▶ [Problems to work on]
**A)** According to the comment thread about solar tower mirrors, how long does the sun take to move one degree of angle?
**B)** Proceed with the comment thread about solar tower mirrors, picking up after its final sentence.

▶ [Selected extract]
What has really amazed me is some people don’t think batteries will ever store as much energy as gasoline. Both store energy in chemical bonds. It’s just a matter of releasing that energy in a usable form. We’ve only been producing electricity for a couple of centuries. We’ve been burning things for millennia.
You really want to understand how far our batteries have advanced? Try recharging a tank of unleaded after you’ve run out. All you can do is refuel it, just like I had to replace the D’s in my RC car when I was a kid. But today my nephews just plug theirs in for an hour and off they go again. And I doubt that’s as far as the technology will ever get.

george e. smith
Reply to  Robert of Texas
May 24, 2016 4:44 pm

You clearly don’t understand the concept of this machine.
EACH & EVERY one of those tens of thousands of mirrors has its own computerized full time tracking system.
If ANY one mirror that was perfectly aligned to dead center of the boiler, suddenly lost power to its control motor, it would take no more than sixty seconds for the moving sun image to scan completely off the boiler.
The sun moves one degree of angle in four minutes. A stationary mirror reflection will move one degree in two minutes. The sun’s angular diameter is 30 arc minutes, so it takes one minute to move the reflection by the full diameter of the sun off a stationary mirror.
If the boiler is 200 feet high, say measured from the mean height of a mirror, then the effective focal length of the nearest mirror must be at least 200 feet. This will give a minimum size solar image of about 21 inches diameter. But the mirror size is about six meters square, so the spot has to be at least that big; about 28 feet diameter. Toss in the 21 inches for the sun angle and you have a minimum spot of about 30 feet diameter.
So it is not a question of proper alignment of a system and it drifting. You have to actively steer each mirror accurately for the whole of the sun up day time.
So those mirror mounting bearings are going to wear out eventually.
G

May 22, 2016 10:32 am

What happens when there is a power failure or outage and the sun moves to a position so that the support tower receives the full impact of the Sun’s energy? Are they going to bae able to move 173,500 heliostats by hand before complete destruction?

▶ [Stored data]
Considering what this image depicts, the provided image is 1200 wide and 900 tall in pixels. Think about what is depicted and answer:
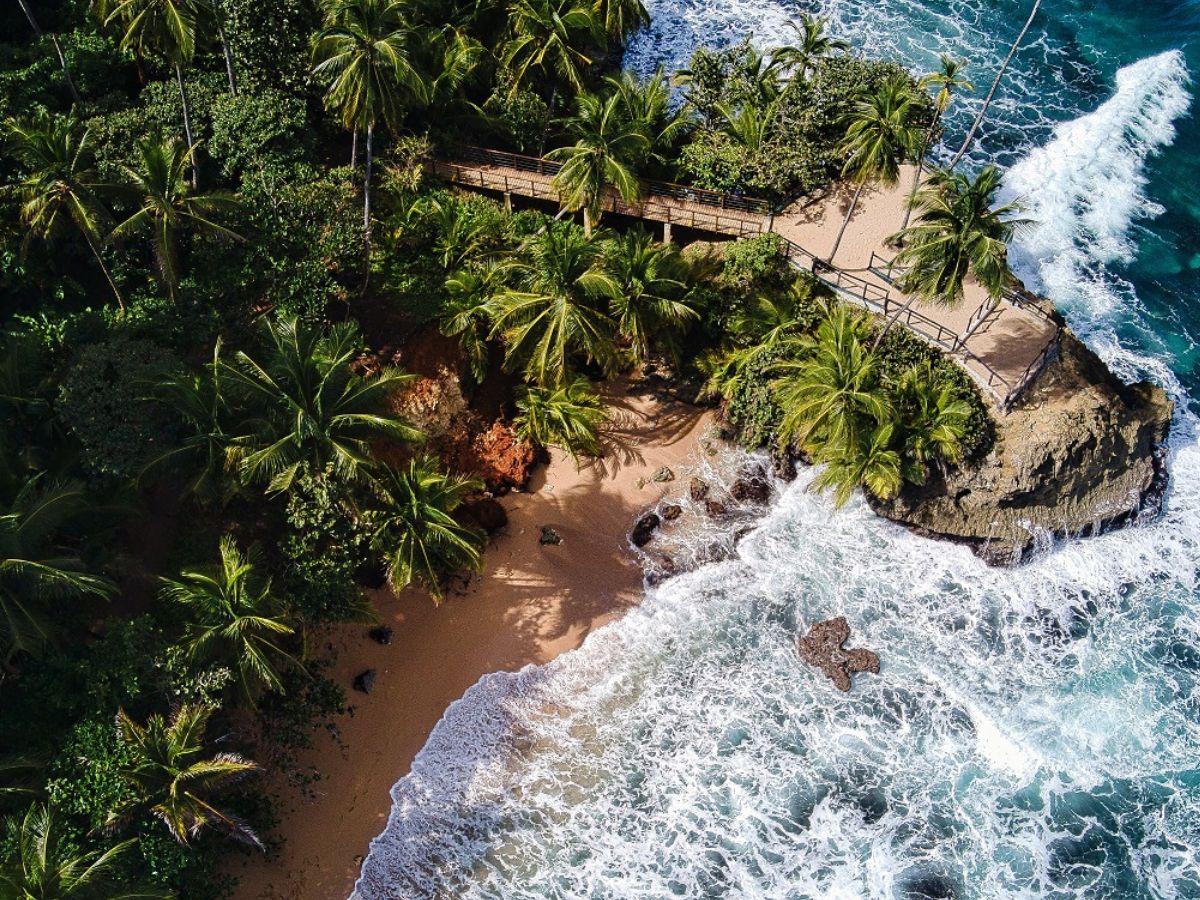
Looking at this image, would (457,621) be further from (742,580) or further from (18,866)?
(18,866)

▶ [Answers for the tasks]
**A)** Four minutes.

**B)**
H.R.
Reply to  usurbrain
May 22, 2016 12:53 pm

usurbrain wrote:
“Are they going to bae able to move 173,500 heliostats by hand before complete destruction?”
No. Plan A is to have all males drink 2 liters of water and report on deck for fire duty. Plan B is to shoot out the sun.

george e. smith
Reply to  usurbrain
May 24, 2016 4:47 pm

Takes at most a few minutes for the sun to scan off from a stationary mirror array. That is not a serious failure mode, as a tracked mirror that is off target but still tracking.
G

janus100
May 22, 2016 10:39 am

“…So I am not sure what this solar plant, other than being an interesting toy, is supposed to be doing….”
It is so called “subsidy mine”.

May 22, 2016 12:31 pm

If each tower is surrounded by 45000 mirrors, I wonder just how many mirrors were miss-aligned to cause such a poorly placed hot spot.
Also, why was the cable not protected from this kind of incident, did the designers not perform a safety case on all aspects of the system?

simple-touriste
Reply to  steverichards1984
May 23, 2016 6:55 pm

I understand that motors could sometime malfunction, but to have such hot spot requires a “conspiracy” of motors, IOW, motors aren’t to blame, the control is!

Jeef
May 22, 2016 12:52 pm

Misalignment was probably caused by incinerated bird carcasses landing on the mirrors.

HankInNH
May 22, 2016 1:29 pm

Shoot-self-in-foot syndrome at work.

May 22, 2016 1:41 pm

This if true, sounds as a viable alternative.
Produce it in the tropics, store it, ship it on demand.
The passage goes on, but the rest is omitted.